■ **Aim of the task**
Rewrite the stretch from the line containing "Can the green" through the line containing "1815 inches", replacing "camera" with "lens" and leaving everything else unchanged.

Spatial question rows:
··········

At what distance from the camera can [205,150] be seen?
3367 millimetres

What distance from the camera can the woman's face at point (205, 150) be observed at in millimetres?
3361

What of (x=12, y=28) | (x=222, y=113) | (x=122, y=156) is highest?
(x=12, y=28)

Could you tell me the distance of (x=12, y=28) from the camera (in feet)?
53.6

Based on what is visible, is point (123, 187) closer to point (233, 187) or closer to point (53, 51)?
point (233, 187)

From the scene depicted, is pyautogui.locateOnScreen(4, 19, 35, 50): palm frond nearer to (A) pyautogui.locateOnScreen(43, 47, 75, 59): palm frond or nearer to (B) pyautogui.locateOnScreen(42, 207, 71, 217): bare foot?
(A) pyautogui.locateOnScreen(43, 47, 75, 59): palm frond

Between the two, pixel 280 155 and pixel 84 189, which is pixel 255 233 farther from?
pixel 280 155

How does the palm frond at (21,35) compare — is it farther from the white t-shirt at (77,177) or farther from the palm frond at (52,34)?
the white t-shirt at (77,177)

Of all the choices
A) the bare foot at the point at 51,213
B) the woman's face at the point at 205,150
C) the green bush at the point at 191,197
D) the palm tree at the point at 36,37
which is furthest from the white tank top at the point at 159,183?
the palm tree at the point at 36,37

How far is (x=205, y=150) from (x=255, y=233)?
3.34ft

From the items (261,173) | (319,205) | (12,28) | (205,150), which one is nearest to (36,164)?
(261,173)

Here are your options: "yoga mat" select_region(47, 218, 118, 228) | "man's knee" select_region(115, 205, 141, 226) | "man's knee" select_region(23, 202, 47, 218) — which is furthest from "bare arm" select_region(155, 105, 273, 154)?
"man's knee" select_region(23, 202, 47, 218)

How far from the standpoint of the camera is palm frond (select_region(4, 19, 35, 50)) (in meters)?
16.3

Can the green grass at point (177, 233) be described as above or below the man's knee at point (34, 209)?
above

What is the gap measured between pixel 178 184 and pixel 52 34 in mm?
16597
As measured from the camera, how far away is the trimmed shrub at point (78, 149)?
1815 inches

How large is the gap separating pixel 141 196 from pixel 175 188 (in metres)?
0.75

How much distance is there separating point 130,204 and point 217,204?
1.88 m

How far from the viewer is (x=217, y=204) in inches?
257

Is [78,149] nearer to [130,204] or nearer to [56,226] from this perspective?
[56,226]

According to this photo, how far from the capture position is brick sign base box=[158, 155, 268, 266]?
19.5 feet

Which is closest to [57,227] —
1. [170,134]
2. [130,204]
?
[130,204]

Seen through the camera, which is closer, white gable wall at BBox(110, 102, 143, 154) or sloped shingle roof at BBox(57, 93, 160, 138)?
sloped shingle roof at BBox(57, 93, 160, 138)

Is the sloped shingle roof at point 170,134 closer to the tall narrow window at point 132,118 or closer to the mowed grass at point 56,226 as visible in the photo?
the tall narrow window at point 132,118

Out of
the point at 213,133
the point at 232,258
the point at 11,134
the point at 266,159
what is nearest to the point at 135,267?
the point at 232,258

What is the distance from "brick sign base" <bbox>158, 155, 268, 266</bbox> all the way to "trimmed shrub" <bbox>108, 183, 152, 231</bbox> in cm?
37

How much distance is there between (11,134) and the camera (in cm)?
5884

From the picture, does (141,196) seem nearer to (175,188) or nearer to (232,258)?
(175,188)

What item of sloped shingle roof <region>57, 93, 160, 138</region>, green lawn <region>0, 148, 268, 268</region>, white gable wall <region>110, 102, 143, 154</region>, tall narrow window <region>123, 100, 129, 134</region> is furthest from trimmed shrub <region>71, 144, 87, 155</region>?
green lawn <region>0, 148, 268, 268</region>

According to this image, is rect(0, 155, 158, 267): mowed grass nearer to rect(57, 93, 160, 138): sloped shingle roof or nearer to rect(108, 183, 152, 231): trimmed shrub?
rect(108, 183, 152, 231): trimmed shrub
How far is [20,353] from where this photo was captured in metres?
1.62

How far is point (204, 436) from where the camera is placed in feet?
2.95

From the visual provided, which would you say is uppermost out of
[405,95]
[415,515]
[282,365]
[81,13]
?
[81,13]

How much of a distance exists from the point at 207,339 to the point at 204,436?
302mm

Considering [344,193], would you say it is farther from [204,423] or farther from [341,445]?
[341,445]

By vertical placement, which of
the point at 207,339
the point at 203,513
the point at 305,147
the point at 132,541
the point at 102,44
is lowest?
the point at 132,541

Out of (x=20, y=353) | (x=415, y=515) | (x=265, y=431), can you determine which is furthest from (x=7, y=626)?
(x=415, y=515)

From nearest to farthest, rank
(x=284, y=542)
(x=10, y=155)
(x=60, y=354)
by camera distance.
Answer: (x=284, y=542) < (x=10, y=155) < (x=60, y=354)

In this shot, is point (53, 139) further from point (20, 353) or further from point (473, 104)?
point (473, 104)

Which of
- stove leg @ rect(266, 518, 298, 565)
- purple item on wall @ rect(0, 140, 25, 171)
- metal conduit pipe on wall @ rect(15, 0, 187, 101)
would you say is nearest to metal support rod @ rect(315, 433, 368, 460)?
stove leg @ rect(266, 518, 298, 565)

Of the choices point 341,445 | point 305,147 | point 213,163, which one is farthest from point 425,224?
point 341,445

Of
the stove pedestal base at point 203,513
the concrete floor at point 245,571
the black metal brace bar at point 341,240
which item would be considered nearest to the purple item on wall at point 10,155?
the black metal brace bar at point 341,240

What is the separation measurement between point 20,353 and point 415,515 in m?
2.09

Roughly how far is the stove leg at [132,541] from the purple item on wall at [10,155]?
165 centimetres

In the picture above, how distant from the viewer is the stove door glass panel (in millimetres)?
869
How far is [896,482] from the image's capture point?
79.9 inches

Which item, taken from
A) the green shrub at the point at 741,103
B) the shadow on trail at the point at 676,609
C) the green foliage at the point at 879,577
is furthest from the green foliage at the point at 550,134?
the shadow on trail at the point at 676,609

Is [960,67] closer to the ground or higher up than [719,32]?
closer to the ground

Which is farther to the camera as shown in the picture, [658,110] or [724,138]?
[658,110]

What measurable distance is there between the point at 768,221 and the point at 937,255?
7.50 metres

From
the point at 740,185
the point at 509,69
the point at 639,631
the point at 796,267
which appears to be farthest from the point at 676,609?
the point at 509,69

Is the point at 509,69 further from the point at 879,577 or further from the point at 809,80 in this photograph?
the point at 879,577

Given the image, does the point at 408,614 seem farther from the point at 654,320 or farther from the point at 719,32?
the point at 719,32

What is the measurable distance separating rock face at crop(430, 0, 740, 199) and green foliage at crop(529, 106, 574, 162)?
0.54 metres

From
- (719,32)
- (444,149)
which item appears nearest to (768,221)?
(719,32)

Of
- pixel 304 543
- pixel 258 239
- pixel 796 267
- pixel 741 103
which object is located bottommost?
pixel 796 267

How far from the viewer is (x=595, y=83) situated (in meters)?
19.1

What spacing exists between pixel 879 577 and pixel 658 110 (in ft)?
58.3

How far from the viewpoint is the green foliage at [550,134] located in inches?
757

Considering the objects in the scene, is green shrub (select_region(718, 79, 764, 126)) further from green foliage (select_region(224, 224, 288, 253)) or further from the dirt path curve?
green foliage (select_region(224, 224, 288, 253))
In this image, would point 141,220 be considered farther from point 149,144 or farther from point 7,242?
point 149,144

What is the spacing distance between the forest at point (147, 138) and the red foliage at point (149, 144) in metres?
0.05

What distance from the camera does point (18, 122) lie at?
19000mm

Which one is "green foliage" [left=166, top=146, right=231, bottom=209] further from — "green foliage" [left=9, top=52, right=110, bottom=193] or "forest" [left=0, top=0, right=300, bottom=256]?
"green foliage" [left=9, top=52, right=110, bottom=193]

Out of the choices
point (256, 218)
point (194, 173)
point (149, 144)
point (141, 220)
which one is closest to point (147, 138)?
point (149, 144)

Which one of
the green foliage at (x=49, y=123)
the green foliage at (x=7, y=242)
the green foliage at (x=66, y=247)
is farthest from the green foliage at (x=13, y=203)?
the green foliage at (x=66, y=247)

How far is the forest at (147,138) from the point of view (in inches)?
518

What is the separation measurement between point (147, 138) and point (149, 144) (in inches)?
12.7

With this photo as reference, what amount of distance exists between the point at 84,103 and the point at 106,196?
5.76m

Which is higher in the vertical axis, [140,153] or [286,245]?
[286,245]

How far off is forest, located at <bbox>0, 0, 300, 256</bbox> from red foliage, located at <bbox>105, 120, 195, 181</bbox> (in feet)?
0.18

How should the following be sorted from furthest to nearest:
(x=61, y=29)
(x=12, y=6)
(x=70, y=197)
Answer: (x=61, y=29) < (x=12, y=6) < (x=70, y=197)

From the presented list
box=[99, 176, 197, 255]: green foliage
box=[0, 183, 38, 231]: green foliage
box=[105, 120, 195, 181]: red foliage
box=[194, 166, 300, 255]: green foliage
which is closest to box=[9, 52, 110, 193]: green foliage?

··········

■ **Exercise output**
Can the green grass at point (177, 233) be described as above or below the man's knee at point (34, 209)?
above

What is the gap measured between pixel 178 184 and pixel 52 34 in mm?
16597
As measured from the lens, how far away is the trimmed shrub at point (78, 149)?
1815 inches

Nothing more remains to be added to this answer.